代码随想录算法训练营第五十五天|动态规划part15|● 392.判断子序列 ● 115.不同的子序列

●  392.判断子序列 Is Subsequence - LeetCode

dp[i][j] 以i - 1为结尾的和以 j - 1为结尾的子串的相同子序列长度

if (s[i - 1] == t[j - 1]）dp[i][j] = dp[i - 1][j - 1] + 1

else dp[i][j] = dp[i][j - 1]  

for (int i = 1; i <= s.length(); i++)

        for (int j = 1; j <= t.length(); j++) 

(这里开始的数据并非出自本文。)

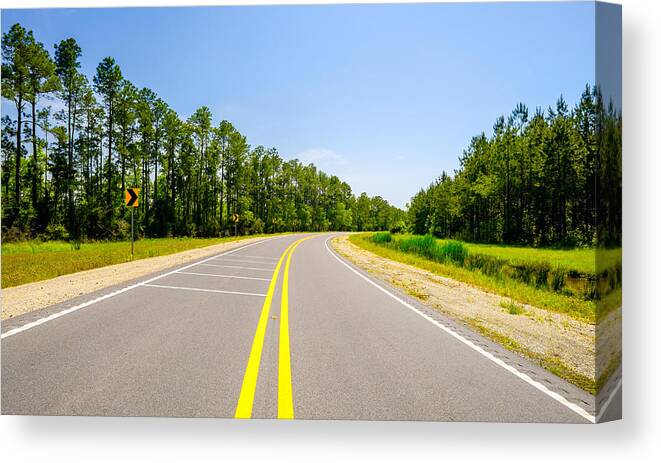 Alabama Canvas Print featuring the photograph Rural Highway by Raul Rodriguez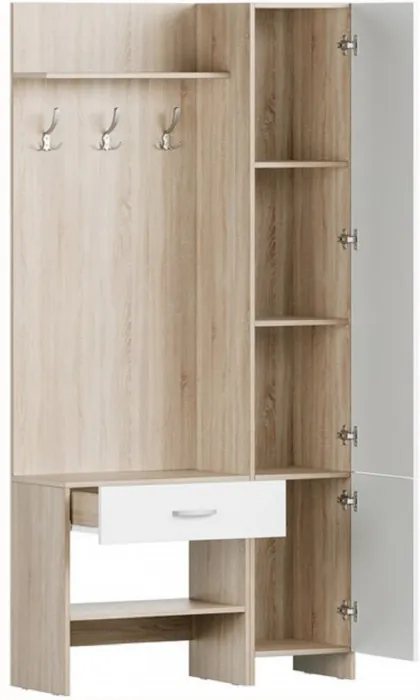 Прихожая Домино 2 У (Дуб Сонома / белый)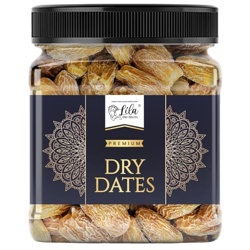 LILA DRY FRUITS Yellow Dry Dates 500 Grams  100% Natural Khajoor | Sun-Dried, Sweet and Chewy, Ideal for Snacking, Cooking & Traditional Recipes | KhajurDry Fruits Perfect for Gifting
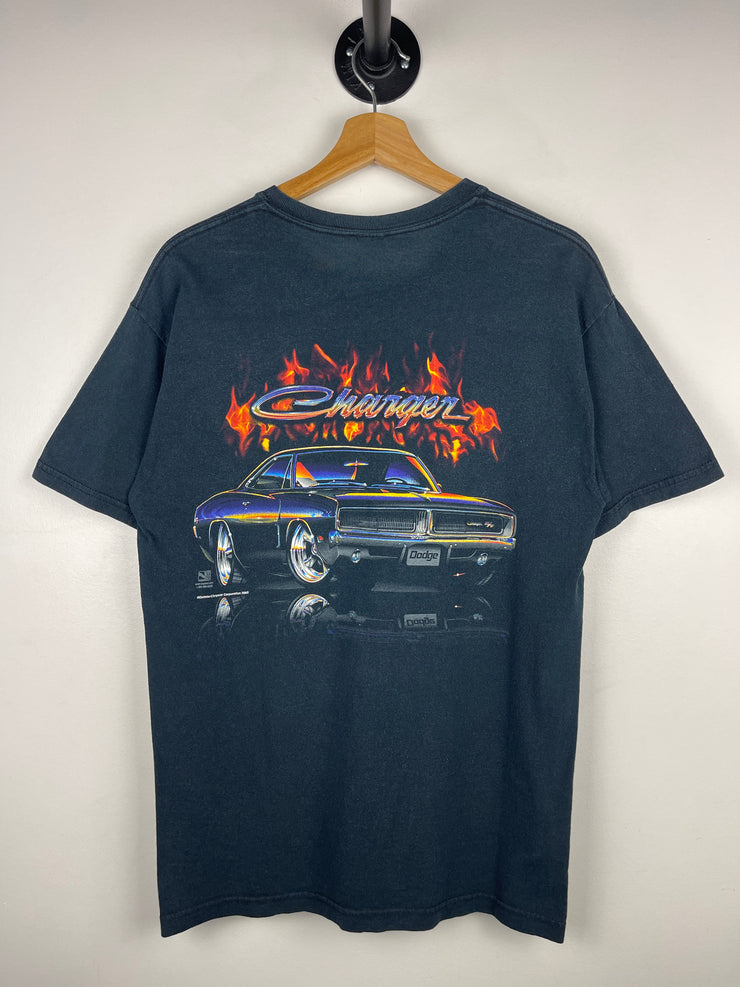 Vintage Dodge Charger Black Tee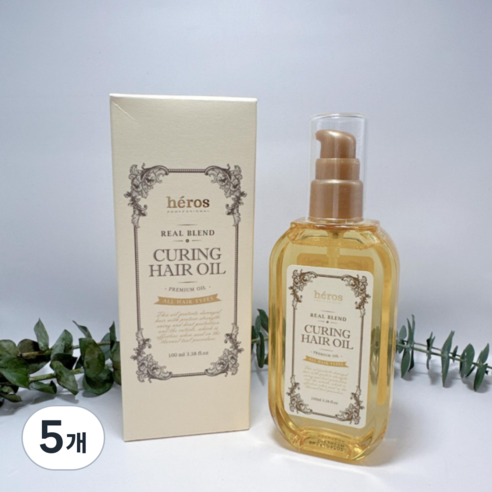헤로스 큐링 헤어 오일, 5개, 100ml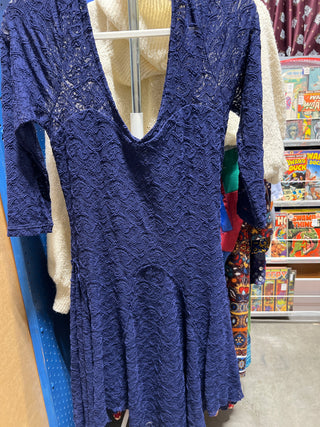 Free People blue lace dress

dp[s.length()[t.length()] = s.length();

class Solution {
    public boolean isSubsequence(String s, String t) {
        int[][] dp = new int[s.length() + 1][t.length() + 1];
        dp[0][0] = 0;
        for (int i = 1; i <= s.length(); i++) {
            for (int j = 1; j <= t.length(); j++) {
                if (s.charAt(i - 1) == t.charAt(j - 1)) {
                    dp[i][j] = dp[i - 1][j - 1] + 1;
                } else {
                    dp[i][j] = dp[i][j - 1];
                }
            }
        }
        if (dp[s.length()][t.length()] == s.length()){
            return true;
        } else {
            return false;
        }
    }
}

                

●  115.不同的子序列  Distinct Subsequences - LeetCode

dp[i][j] 以i-1为结尾的s中有以j-1为结尾的t的个数为

if (s[i - 1] == t[j - 1])dp[i][j] = dp[i - 1][j - 1] + 1 + dp[i - 1][j];

else dp[i][j] = dp[i - 1][j];

dp[i][0] = 1;

dp[0][j] = 0;

dp[0][0] = 0;

for (int i = 1; i <= s.length(); i++)

        for (int j = 1; j <= t.length(); j++)

class Solution {
    public int numDistinct(String s, String t) {
        int[][] dp = new int[s.length() + 1][t.length() + 1];
        for (int i = 0; i < s.length(); i++) {
            dp[i][0] = 1;
        }

        for (int i = 1; i < s.length() + 1; i++) {
            for (int j = 1; j < t.length() + 1; j++) {
                if (s.charAt(i - 1) == t.charAt(j - 1)) {
                    dp[i][j] = dp[i - 1][j - 1] + dp[i - 1][j];
                } else {
                    dp[i][j] = dp[i - 1][j];
                }
            }
        }

        return dp[s.length()][t.length()];
    }
}